Noah Thompson’s review published on Letterboxd:
Not many people have basements in California.
If you're around me long enough, you'll find out two things about me. First, I love Jake Gyllenhaal more than the air I breathe. Second, I am deeply fascinated with crime stories, and even more so, serial killers. Therefore, I really have no reason as to why I haven't watched Zodiac sooner. As a surprise to no one whatsoever, I thought it was fantastic. It left me with a similar feeling this year's Dragged Across Concrete did: I want to see more two and a half hour crime thrillers. The mystery is engaging, the characters are three-dimensional, and the tension is palpable. If I could use one word to describe Zodiac to someone, it would be "enthralling." You've got yourself a good ass movie to warrant that kind of description.

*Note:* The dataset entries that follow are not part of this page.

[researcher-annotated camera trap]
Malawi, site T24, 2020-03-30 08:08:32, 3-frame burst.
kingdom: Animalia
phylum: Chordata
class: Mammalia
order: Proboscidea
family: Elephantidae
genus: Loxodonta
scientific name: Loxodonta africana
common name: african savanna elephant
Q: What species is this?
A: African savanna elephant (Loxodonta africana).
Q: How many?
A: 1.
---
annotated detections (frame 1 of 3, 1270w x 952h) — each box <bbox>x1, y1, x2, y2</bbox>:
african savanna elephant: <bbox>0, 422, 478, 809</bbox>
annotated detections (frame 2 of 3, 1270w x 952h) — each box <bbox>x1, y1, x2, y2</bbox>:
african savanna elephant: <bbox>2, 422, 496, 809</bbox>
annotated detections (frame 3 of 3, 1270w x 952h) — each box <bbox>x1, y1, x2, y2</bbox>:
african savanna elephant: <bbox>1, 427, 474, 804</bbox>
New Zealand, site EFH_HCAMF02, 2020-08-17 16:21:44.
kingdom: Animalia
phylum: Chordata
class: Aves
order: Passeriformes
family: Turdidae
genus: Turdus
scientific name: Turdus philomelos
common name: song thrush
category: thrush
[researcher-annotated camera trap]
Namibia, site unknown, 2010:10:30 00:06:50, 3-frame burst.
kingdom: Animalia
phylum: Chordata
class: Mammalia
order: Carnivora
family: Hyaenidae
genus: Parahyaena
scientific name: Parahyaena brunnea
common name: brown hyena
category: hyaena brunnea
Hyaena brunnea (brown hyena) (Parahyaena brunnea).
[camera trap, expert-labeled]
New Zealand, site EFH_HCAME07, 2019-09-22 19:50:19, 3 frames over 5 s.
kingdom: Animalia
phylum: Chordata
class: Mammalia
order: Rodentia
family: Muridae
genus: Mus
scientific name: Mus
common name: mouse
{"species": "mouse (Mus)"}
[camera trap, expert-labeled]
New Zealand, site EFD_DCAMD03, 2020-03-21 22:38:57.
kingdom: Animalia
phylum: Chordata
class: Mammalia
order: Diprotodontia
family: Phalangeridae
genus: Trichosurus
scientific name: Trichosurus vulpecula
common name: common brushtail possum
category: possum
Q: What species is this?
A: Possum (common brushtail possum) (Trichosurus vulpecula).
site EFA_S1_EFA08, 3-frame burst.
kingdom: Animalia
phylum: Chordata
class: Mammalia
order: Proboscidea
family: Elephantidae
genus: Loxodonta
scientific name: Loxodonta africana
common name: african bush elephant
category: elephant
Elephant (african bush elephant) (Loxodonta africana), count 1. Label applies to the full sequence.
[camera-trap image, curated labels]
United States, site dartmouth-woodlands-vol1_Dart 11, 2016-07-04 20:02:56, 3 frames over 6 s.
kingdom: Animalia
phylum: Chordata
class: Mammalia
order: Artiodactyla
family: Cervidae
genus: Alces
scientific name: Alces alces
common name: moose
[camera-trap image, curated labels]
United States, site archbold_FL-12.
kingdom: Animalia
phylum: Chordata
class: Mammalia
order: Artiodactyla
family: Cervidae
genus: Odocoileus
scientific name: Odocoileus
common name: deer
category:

First things first, yes, I thought my boy Jake Gyllenhaal was great here as Robert Graysmith. Jake has this unique appeal to him where he can exude a kind of passion and determination that's an equal mix of sympathetic and unnerving. This is something that seems to carry throughout Zodiac, which I would describe as the story of "ordinary people under extraordinary pressure", to lift a quote from Michael Mann's The Insider. There's a raving killer loose in California. He's out for blood from anyone and everyone. Couples, cab drivers, children, no one feels safe. Police and journalists scramble to protect the innocent and protect themselves. This lunatic is smart, calculating, and a legitimate challenge playing a game with humanity itself. Even decades later, the Zodiac Killer is the subject of discussion, analysis, memes, and in some way or another, a staple of modern American history. Man is the most dangerous animal of all.
To me a good mystery doesn't have to have a truly conclusive ending. Some of the most renowned murder cases in history are still left unsolved. At least in the realm of telling a good story, the journey to the end is what matters. Zodiac offers an incredible journey. The murders portrayed in the film are in the first half, and they're all bone-chillingly disturbing, but the heart of the film is on the investigation. It is not with the killer, but the men who made it their calling to take him down. Whether or not you believe Arthur Leigh Allen (played in a small but phenomenal performance by John Carroll Lynch) or Rick Marshall or Ted Cruz or anyone else suspected of the murders to be the killer, the mystery is the game, the mystery is the story, and in a twisted way, it'll be a bittersweet day when or if the mystery has to come to a close. More dialogue-driven crime epics by competent writers and directors, Hollywood. Please, and thank you.